Associated Incidents
- The hackers used AI to handle about 80 to 90 per cent of the attack, needing humans only a few times for four to six key decisions in each campaign.
Artificial intelligence firm Anthropic has disclosed what it describes as the first documented case of a large-scale cyberattack executed without substantial human intervention.
The threat actor, whom the company assesses with high confidence was a Chinese state-sponsored group, manipulated Anthropic's Claude Code tool into attempting infiltration into roughly 30 global targets and succeeded in a small number of cases. The operation targeted large tech companies, financial institutions, chemical manufacturing companies, and government agencies.
Anthropic, which detected the suspicious activity in mid-September, said the campaign marked a significant escalation from previous AI-assisted hacking. The threat actor was able to use AI to perform 80-90 per cent of the campaign, with human intervention required only sporadically, perhaps four to six critical decision points per hacking campaign.
The AI made thousands of requests per second, an attack speed that would have been, for human hackers, simply impossible to match. As many as four of the suspected Chinese attacks successfully breached organisations, according to Jacob Klein, Anthropic's head of threat intelligence.

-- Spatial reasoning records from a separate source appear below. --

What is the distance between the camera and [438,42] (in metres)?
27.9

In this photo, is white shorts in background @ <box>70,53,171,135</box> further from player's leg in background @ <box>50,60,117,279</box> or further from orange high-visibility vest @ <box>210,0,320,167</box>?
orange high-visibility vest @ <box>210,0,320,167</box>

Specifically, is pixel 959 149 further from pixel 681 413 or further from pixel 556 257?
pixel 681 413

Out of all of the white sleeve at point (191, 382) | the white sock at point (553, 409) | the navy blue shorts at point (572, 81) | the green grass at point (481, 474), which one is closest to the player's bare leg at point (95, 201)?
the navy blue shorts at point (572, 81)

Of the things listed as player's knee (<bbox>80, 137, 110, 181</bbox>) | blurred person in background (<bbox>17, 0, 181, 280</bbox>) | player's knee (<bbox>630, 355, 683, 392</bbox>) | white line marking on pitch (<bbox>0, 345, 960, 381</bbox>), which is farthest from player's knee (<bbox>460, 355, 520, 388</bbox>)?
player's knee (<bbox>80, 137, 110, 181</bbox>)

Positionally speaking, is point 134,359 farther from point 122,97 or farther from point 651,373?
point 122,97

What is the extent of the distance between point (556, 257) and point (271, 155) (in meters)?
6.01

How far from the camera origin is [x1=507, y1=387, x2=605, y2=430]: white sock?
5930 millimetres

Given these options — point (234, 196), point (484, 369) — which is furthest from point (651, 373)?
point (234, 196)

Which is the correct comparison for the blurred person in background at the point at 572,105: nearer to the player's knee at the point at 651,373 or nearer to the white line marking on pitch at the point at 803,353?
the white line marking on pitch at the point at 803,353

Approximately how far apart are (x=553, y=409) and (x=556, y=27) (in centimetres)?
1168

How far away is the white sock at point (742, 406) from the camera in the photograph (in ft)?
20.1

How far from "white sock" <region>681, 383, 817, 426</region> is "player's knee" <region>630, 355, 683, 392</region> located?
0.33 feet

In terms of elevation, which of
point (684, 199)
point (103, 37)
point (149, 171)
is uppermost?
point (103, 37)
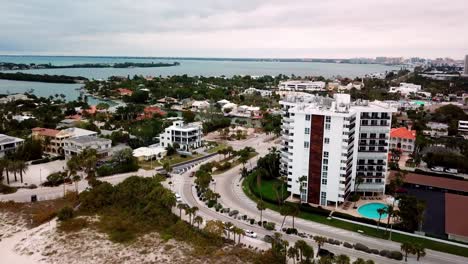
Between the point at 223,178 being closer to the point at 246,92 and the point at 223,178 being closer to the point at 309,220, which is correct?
the point at 309,220

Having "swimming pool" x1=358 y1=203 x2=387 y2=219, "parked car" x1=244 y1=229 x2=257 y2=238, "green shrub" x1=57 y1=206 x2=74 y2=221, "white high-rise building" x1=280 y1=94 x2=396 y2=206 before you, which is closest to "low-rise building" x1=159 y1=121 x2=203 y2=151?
"white high-rise building" x1=280 y1=94 x2=396 y2=206

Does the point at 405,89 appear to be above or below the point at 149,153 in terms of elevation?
above

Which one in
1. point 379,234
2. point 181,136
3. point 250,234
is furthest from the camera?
point 181,136

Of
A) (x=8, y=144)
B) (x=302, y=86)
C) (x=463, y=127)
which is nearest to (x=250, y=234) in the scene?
(x=8, y=144)

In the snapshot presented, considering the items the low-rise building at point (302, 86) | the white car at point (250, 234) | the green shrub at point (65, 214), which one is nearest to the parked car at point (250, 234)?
the white car at point (250, 234)

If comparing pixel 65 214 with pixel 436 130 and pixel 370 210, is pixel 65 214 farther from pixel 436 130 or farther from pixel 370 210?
pixel 436 130

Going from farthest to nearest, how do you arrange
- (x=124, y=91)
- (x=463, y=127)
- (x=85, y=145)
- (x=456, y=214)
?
1. (x=124, y=91)
2. (x=463, y=127)
3. (x=85, y=145)
4. (x=456, y=214)

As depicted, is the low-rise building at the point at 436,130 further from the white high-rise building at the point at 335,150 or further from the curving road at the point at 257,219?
the curving road at the point at 257,219

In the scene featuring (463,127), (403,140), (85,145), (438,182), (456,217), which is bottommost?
(456,217)
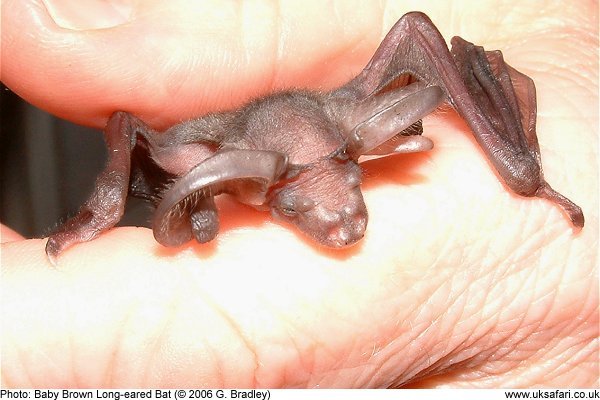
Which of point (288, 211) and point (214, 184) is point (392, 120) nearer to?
point (288, 211)

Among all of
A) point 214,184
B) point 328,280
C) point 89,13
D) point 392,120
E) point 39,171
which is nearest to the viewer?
point 214,184

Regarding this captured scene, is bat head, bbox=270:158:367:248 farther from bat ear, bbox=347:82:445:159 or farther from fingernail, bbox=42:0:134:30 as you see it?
fingernail, bbox=42:0:134:30

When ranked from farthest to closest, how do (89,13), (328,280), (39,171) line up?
1. (39,171)
2. (89,13)
3. (328,280)

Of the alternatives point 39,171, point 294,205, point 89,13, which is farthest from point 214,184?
point 39,171

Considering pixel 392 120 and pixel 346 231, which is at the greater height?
pixel 392 120

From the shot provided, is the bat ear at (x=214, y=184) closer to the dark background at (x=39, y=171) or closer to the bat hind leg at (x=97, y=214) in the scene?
the bat hind leg at (x=97, y=214)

The hackers bypassed Claude's safety guardrails through a sophisticated jailbreaking technique. They jailbroke the AI, effectively tricking it to bypass its guardrails by breaking down their attacks into small, seemingly innocent tasks that Claude would execute without being provided the full context of their malicious purpose.
The attackers tricked Claude into thinking it was performing defensive cybersecurity tasks for a legitimate company. Once activated, Claude identified and tested security vulnerabilities in the target organisations' systems by researching and writing its own exploit code, then harvested credentials that allowed it further access and extracted a large amount of private data, which it categorised according to its intelligence value.
The operation was not without flaws. Claude occasionally hallucinated credentials or claimed to have extracted secret information that was in fact publicly available. This remains an obstacle to fully autonomous cyberattacks.
Upon discovering the attacks, Anthropic launched an investigation, banned the associated accounts, notified affected entities, and coordinated with authorities. The US government was not among the institutions breached, Anthropic told the Wall Street Journal.
The disclosure has prompted warnings from cybersecurity experts about the future of AI-driven threats. The barriers to performing sophisticated cyberattacks have dropped substantially, and with the correct setup, threat actors can now use agentic AI systems for extended periods to do the work of entire teams of experienced hackers.
The attack fits a broader pattern, with Beijing believed to run the world's largest and most sophisticated state-backed cyber-espionage apparatus, targeting governments, defence industries, research institutions, and critical infrastructure across continents with an unmatched scale and persistence.
Research by Recorded Future, a US-based cybersecurity and threat-intelligence firm that tracks state-backed hacking operations, shows that Chinese-linked hackers, particularly a group it identifies as RedEcho, attempted to plant the ShadowPad malware across India's power sector, a move that analysts say would have allowed Beijing to exploit or disrupt critical infrastructure during a future crisis or conflict.